The "Microsoft Would Fix This" Camp: Veteran sysadmins are calling BS on the "must repurchase" claim. Microsoft isn't usually evil enough to double-charge for a backend paperwork error. The consensus? They probably bought through a lazy middleman (MSP) who doesn't want to deal with the legwork to fix the agreement. It's a signature issue, not a literal license issue.
The Math Geeks: One sharp user did the math and exposed a darker truth. €324k for 60k licenses over a 1-year term is dirt cheap (€0.45/user/month). But by the time Hanover wades through the local government red tape to re-do their DPIA and DPA, the 1-year license term will likely expire anyway. So yeah, technically, they will have to buy them again because time ran out!

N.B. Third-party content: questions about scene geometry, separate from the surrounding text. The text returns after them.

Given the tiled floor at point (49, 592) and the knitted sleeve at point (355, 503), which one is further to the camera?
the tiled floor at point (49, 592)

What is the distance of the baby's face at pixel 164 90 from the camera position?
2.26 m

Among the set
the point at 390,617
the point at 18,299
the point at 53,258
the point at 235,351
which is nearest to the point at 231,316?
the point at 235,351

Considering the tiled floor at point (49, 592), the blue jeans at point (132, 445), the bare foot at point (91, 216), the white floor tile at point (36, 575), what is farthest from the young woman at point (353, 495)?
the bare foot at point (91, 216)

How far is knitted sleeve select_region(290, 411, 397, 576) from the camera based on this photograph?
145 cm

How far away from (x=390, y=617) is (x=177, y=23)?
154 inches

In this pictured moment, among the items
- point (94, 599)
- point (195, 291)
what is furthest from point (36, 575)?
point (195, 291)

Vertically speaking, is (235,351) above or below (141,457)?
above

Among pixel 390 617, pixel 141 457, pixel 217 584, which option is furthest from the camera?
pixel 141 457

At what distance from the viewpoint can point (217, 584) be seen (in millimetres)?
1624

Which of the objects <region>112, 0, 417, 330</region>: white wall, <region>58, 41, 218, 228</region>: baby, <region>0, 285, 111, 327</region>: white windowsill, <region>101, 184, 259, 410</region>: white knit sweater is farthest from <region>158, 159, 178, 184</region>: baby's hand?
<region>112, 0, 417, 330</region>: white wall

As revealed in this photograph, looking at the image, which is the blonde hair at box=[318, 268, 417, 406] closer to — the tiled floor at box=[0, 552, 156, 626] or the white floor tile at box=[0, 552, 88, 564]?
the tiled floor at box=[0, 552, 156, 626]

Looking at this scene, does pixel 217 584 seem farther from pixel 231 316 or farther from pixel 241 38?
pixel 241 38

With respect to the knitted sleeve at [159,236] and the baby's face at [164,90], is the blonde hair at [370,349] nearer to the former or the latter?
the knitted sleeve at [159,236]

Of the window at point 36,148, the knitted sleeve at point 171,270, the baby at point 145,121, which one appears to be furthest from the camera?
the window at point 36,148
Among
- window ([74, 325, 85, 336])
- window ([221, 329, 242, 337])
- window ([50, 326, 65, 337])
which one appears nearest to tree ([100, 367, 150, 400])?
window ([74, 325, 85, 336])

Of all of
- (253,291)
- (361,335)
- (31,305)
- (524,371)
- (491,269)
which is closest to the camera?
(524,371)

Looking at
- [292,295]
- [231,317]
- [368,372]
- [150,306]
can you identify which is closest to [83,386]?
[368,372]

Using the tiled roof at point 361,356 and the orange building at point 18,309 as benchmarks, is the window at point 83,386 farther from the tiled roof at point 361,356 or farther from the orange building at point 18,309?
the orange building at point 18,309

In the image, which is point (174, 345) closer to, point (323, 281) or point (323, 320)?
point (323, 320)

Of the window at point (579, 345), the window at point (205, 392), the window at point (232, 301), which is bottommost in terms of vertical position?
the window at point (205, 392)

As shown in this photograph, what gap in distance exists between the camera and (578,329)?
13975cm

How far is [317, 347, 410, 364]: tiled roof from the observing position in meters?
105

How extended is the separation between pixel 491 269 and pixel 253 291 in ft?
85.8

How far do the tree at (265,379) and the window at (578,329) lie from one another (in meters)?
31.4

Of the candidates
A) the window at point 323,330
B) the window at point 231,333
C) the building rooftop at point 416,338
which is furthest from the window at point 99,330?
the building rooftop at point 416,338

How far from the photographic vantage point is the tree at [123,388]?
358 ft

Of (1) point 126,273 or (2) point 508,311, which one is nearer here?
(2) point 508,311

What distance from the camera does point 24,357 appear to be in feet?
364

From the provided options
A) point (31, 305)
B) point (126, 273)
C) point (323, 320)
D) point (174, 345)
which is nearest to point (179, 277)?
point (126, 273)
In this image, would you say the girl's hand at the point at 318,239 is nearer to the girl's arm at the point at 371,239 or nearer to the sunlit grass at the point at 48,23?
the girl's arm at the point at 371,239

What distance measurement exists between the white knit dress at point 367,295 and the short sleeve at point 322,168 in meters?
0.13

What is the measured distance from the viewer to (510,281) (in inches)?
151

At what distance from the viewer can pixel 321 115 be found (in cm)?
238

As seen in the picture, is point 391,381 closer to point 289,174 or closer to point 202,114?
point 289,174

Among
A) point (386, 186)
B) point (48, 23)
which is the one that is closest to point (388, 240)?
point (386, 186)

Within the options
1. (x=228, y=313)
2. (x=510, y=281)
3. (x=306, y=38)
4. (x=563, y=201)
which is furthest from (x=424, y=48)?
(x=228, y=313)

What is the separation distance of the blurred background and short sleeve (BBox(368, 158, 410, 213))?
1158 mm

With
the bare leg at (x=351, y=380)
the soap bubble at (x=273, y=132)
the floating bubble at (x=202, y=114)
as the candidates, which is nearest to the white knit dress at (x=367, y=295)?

We're just watching from the sidelines with our popcorn, but there's a serious survival lesson here for us techies in the trenches.
First, compliance isn't just a corporate buzzword. When it comes to GDPR and kids' data, you do not play the "move fast and break things" game. You do the paperwork first, or you don't do it at all.
Second, don't let management force you into making massive purchases without legal or compliance sign-off. In many schools and SMBs, the lone IT guy (or even a random teacher) gets tasked with buying software. When audits happen and things hit the fan, guess who gets thrown under the bus?
Bottom line: If there's a big budget involved, always get it in writing. "Hey boss, can you review and approve this?" Let the suits take the fall. Stay safe out there, nerds!